Are AGMs mandatory for private companies?
AGMs are mandatory for public companies in most jurisdictions, but the rules for private companies vary. Some countries allow private companies to waive AGMs if all shareholders agree, while others still require them under specific conditions. It is important to check local regulations and the company’s governing documents.
What is an AGM agenda?
An AGM agenda is a structured outline of topics to be covered during the meeting. It typically includes financial reports, director elections, shareholder resolutions, and other required disclosures. A clear agenda helps keep the meeting organized and ensures all legal and governance requirements are addressed.
What decisions are made at an AGM?
Decisions at an AGM usually include approving the annual report and financial statements, electing or re-electing board members, and voting on shareholder resolutions.
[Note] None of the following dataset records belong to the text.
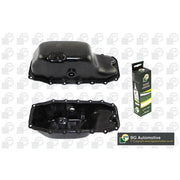 BGA Engine Oil Sump Pan SP9506
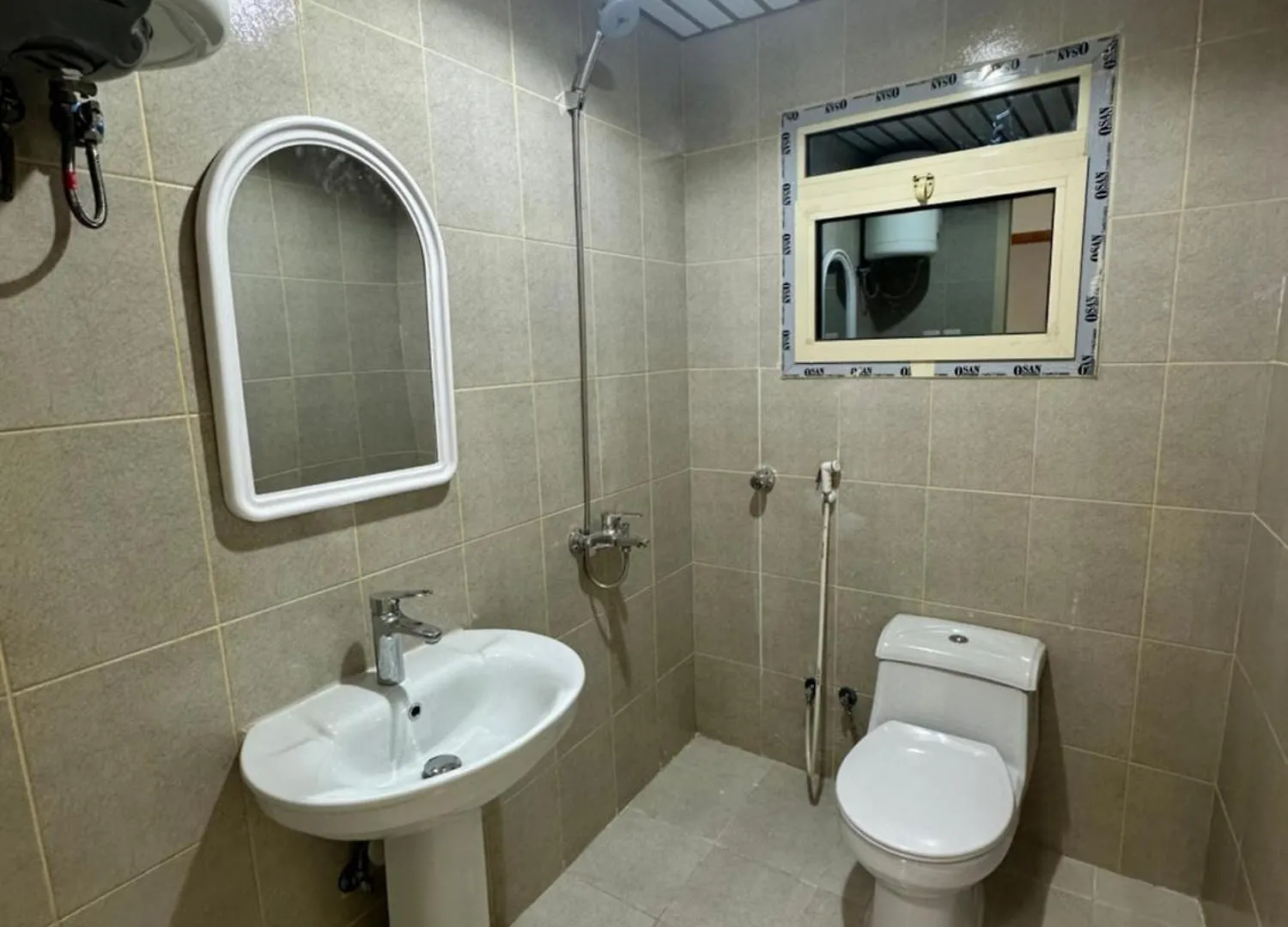 نجوم السعد 2 Apartment Mecca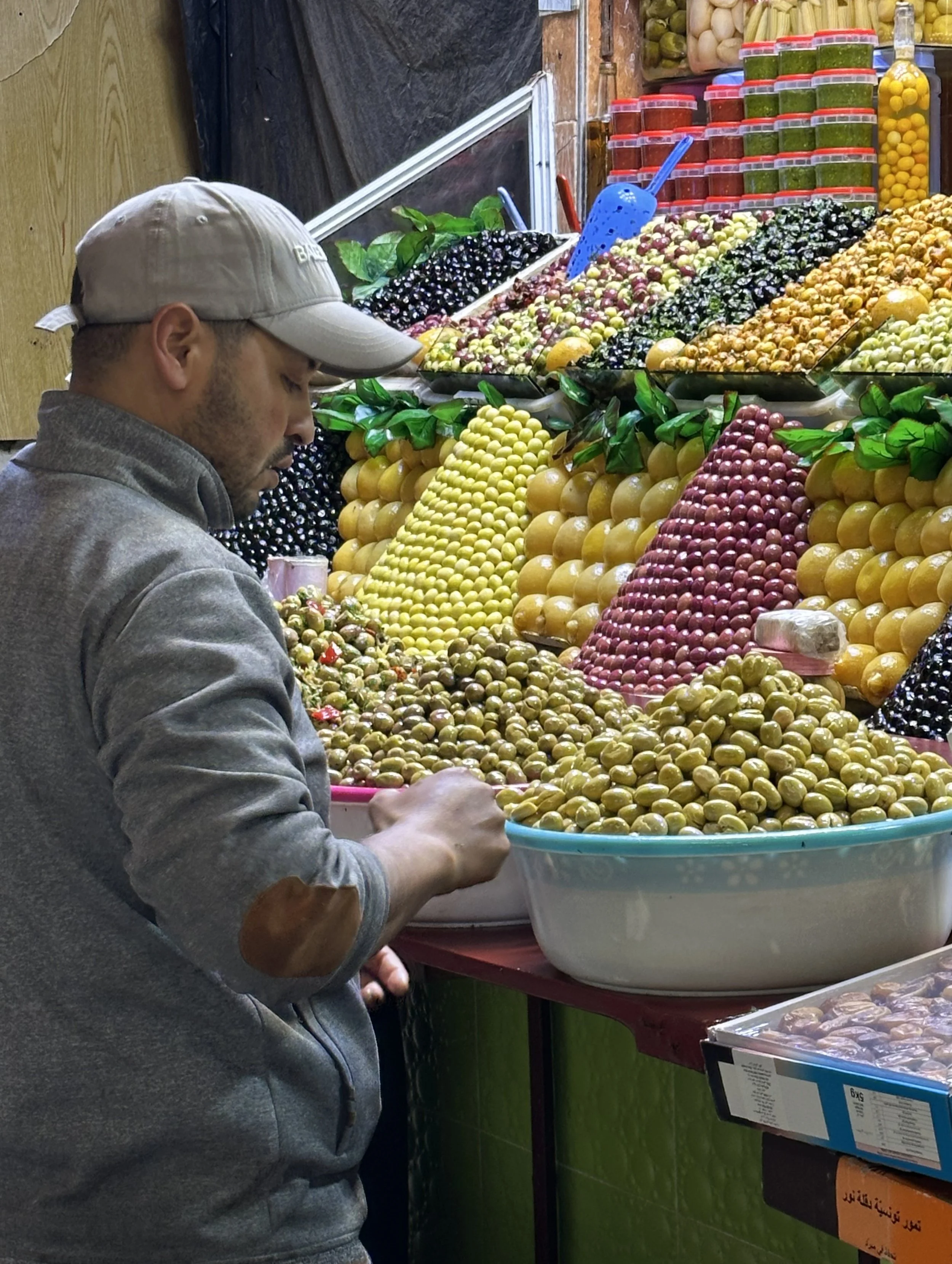 Morocco Part 3: One of the world’s great cuisines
In some cases, decisions may also involve executive compensation, dividend approvals, or other governance matters depending on the company.
How long does an AGM typically last?
The length of an AGM can vary widely depending on the size of the company and the complexity of the agenda. Smaller companies may complete their meeting in 30 to 60 minutes, while large public companies with shareholder questions and multiple resolutions can take several hours.
What happens if a company doesn't hold an AGM?
Failing to hold an AGM when required can lead to legal and financial consequences. Companies may face regulatory penalties, fines, or enforcement actions. In some cases, shareholders can take legal action or demand a meeting, especially if governance or financial transparency is affected.
Can shareholders vote without attending an AGM?
Yes, shareholders can usually vote without attending by using proxy voting. This allows them to authorize another person, often the company’s proxy or a representative, to vote on their behalf. Proxy voting ensures participation even when shareholders cannot attend in person or virtually.